**REQUIREMENT**
Start at the top of the records below and copy them exactly to the end.

**MATERIAL TO PROCESS**
[Start of Attachment]

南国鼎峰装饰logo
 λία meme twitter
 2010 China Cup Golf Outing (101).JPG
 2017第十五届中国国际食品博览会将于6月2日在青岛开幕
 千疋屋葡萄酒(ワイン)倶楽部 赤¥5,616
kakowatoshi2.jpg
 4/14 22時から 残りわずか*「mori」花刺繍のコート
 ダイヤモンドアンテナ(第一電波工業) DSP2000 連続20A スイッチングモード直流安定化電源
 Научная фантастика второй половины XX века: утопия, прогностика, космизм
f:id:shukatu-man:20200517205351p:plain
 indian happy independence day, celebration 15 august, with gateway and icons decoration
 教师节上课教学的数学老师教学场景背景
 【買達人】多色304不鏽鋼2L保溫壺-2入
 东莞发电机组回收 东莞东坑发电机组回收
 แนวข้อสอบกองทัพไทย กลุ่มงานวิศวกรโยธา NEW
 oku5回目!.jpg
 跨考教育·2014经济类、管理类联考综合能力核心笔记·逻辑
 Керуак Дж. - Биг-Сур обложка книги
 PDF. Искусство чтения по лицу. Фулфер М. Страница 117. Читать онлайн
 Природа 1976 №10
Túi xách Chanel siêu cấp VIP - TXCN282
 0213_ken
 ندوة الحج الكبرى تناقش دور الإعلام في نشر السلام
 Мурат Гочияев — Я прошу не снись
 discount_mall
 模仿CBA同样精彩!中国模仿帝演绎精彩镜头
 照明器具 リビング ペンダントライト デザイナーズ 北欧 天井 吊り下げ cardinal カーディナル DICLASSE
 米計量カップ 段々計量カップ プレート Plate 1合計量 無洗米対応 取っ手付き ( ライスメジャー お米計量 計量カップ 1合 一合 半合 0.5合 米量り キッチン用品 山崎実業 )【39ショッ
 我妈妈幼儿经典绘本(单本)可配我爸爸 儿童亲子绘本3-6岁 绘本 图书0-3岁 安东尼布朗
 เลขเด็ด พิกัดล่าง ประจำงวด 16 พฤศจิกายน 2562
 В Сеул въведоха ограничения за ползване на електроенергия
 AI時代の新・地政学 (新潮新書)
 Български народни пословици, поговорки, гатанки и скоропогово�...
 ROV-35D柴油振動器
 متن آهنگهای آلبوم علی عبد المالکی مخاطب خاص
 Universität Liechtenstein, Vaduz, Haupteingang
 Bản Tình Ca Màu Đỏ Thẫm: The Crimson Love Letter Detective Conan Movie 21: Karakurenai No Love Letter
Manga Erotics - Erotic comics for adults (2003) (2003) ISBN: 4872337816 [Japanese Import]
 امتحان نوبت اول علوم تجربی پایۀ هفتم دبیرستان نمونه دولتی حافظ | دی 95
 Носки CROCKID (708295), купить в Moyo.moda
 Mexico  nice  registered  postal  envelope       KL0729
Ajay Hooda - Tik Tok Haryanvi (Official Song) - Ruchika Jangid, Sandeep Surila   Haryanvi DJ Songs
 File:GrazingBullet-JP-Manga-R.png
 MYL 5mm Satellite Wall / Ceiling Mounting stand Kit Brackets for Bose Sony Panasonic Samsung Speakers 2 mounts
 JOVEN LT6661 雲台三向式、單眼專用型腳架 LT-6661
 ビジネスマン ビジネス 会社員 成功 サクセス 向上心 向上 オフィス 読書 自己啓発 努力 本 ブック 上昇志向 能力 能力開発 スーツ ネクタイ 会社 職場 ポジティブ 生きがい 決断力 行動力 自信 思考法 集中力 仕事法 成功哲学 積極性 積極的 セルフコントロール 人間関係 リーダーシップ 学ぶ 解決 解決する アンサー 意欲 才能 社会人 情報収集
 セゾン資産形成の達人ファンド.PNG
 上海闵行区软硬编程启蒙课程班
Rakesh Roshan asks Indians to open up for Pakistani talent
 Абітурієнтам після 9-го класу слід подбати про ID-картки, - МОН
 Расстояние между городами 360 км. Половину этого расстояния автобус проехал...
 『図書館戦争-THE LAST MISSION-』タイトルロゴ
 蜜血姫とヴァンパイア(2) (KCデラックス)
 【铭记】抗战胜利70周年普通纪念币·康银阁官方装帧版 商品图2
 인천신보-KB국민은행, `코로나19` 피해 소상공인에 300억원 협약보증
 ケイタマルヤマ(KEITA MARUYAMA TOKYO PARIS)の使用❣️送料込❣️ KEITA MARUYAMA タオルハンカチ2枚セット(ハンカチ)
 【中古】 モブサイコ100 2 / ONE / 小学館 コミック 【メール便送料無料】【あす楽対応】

[End of Attachment]

**EXERCISE RESPONSE**
南国鼎峰装饰logo
 λία meme twitter
 2010 China Cup Golf Outing (101).JPG
 2017第十五届中国国际食品博览会将于6月2日在青岛开幕
 千疋屋葡萄酒(ワイン)倶楽部 赤¥5,616
kakowatoshi2.jpg
 4/14 22時から 残りわずか*「mori」花刺繍のコート
 ダイヤモンドアンテナ(第一電波工業) DSP2000 連続20A スイッチングモード直流安定化電源
 Научная фантастика второй половины XX века: утопия, прогностика, космизм
f:id:shukatu-man:20200517205351p:plain
 indian happy independence day, celebration 15 august, with gateway and icons decoration
 教师节上课教学的数学老师教学场景背景
 【買達人】多色304不鏽鋼2L保溫壺-2入
 东莞发电机组回收 东莞东坑发电机组回收
 แนวข้อสอบกองทัพไทย กลุ่มงานวิศวกรโยธา NEW
 oku5回目!.jpg
 跨考教育·2014经济类、管理类联考综合能力核心笔记·逻辑
 Керуак Дж. - Биг-Сур обложка книги
 PDF. Искусство чтения по лицу. Фулфер М. Страница 117. Читать онлайн
 Природа 1976 №10
Túi xách Chanel siêu cấp VIP - TXCN282
 0213_ken
 ندوة الحج الكبرى تناقش دور الإعلام في نشر السلام
 Мурат Гочияев — Я прошу не снись
 discount_mall
 模仿CBA同样精彩!中国模仿帝演绎精彩镜头
 照明器具 リビング ペンダントライト デザイナーズ 北欧 天井 吊り下げ cardinal カーディナル DICLASSE
 米計量カップ 段々計量カップ プレート Plate 1合計量 無洗米対応 取っ手付き ( ライスメジャー お米計量 計量カップ 1合 一合 半合 0.5合 米量り キッチン用品 山崎実業 )【39ショッ
 我妈妈幼儿经典绘本(单本)可配我爸爸 儿童亲子绘本3-6岁 绘本 图书0-3岁 安东尼布朗
 เลขเด็ด พิกัดล่าง ประจำงวด 16 พฤศจิกายน 2562
 В Сеул въведоха ограничения за ползване на електроенергия
 AI時代の新・地政学 (新潮新書)
 Български народни пословици, поговорки, гатанки и скоропогово�...
 ROV-35D柴油振動器
 متن آهنگهای آلبوم علی عبد المالکی مخاطب خاص
 Universität Liechtenstein, Vaduz, Haupteingang
 Bản Tình Ca Màu Đỏ Thẫm: The Crimson Love Letter Detective Conan Movie 21: Karakurenai No Love Letter
Manga Erotics - Erotic comics for adults (2003) (2003) ISBN: 4872337816 [Japanese Import]
 امتحان نوبت اول علوم تجربی پایۀ هفتم دبیرستان نمونه دولتی حافظ | دی 95
 Носки CROCKID (708295), купить в Moyo.moda
 Mexico  nice  registered  postal  envelope       KL0729
Ajay Hooda - Tik Tok Haryanvi (Official Song) - Ruchika Jangid, Sandeep Surila   Haryanvi DJ Songs
 File:GrazingBullet-JP-Manga-R.png
 MYL 5mm Satellite Wall / Ceiling Mounting stand Kit Brackets for Bose Sony Panasonic Samsung Speakers 2 mounts
 JOVEN LT6661 雲台三向式、單眼專用型腳架 LT-6661
 ビジネスマン ビジネス 会社員 成功 サクセス 向上心 向上 オフィス 読書 自己啓発 努力 本 ブック 上昇志向 能力 能力開発 スーツ ネクタイ 会社 職場 ポジティブ 生きがい 決断力 行動力 自信 思考法 集中力 仕事法 成功哲学 積極性 積極的 セルフコントロール 人間関係 リーダーシップ 学ぶ 解決 解決する アンサー 意欲 才能 社会人 情報収集
 セゾン資産形成の達人ファンド.PNG
 上海闵行区软硬编程启蒙课程班
Rakesh Roshan asks Indians to open up for Pakistani talent
 Абітурієнтам після 9-го класу слід подбати про ID-картки, - МОН
 Расстояние между городами 360 км. Половину этого расстояния автобус проехал...
 『図書館戦争-THE LAST MISSION-』タイトルロゴ
 蜜血姫とヴァンパイア(2) (KCデラックス)
 【铭记】抗战胜利70周年普通纪念币·康银阁官方装帧版 商品图2
 인천신보-KB국민은행, `코로나19` 피해 소상공인에 300억원 협약보증
 ケイタマルヤマ(KEITA MARUYAMA TOKYO PARIS)の使用❣️送料込❣️ KEITA MARUYAMA タオルハンカチ2枚セット(ハンカチ)
 【中古】 モブサイコ100 2 / ONE / 小学館 コミック 【メール便送料無料】【あす楽対応】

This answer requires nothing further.